Motion de censure : gestion des affaires courantes, adoption du budget 2025… tout ce qu’il faut savoir après la chute du gouvernement Barnier
Dernière modification : 6 décembre 2024
Auteurs : Guillaume Baticle, doctorant en droit public à l’université de Poitiers
Vincent Couronne, docteur en droit européen, enseignant à Sciences Po Saint-Germain-en-Laye
Liens d’intérêts ou fonctions politiques déclarés des intervenants à l’article : aucun
Secrétariat de rédaction : Maylis Ygrand, journaliste
Cet article est une mise à jour d’un éclairage du 8 juillet 2024
Renversé par une motion de censure par l’Assemblée nationale, le gouvernement de Michel Barnier est renversé et devient démissionnaire. Cependant, il va rester en fonction pour expédier les affaires courantes. Quant à l’adoption du budget, plusieurs options sont sur la table.

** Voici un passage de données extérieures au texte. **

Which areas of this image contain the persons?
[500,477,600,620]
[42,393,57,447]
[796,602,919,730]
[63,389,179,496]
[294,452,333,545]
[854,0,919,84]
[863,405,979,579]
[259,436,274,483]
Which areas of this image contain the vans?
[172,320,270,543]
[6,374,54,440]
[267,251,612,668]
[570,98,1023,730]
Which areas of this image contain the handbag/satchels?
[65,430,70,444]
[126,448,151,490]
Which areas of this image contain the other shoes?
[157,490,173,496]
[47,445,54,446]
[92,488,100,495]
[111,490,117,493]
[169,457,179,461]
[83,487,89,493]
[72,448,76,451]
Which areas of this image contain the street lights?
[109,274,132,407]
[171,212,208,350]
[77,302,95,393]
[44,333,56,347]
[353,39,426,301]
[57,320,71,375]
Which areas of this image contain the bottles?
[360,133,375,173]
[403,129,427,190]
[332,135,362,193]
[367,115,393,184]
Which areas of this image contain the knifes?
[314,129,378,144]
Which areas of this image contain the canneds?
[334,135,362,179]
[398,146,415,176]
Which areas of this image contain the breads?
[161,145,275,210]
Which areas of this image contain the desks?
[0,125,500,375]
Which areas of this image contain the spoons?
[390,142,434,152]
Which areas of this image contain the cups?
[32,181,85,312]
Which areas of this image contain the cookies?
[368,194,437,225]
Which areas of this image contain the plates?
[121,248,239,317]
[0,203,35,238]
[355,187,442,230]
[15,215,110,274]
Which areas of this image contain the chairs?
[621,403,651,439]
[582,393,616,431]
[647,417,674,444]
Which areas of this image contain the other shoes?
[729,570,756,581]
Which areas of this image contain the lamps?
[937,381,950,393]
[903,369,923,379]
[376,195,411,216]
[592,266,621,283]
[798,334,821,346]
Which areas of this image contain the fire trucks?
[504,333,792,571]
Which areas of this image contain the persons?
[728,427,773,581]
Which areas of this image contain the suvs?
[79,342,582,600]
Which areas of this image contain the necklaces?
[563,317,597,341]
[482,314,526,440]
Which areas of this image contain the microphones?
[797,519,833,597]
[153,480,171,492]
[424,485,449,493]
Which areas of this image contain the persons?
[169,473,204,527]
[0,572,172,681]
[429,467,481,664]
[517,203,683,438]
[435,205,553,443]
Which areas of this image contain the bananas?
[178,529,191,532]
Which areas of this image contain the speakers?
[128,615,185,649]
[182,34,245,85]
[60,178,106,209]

Ce mercredi 4 décembre est à marquer d’une pierre blanche dans l’histoire de la Ve République. Pour la deuxième fois depuis 1958, un gouvernement est renversé à la suite de l’adoption d’une motion de censure par l’Assemblée nationale. Le seul précédent sous notre République étant la censure du gouvernement de Georges Pompidou en 1962. Le couperet tombé, que se va-t-il se passer maintenant ?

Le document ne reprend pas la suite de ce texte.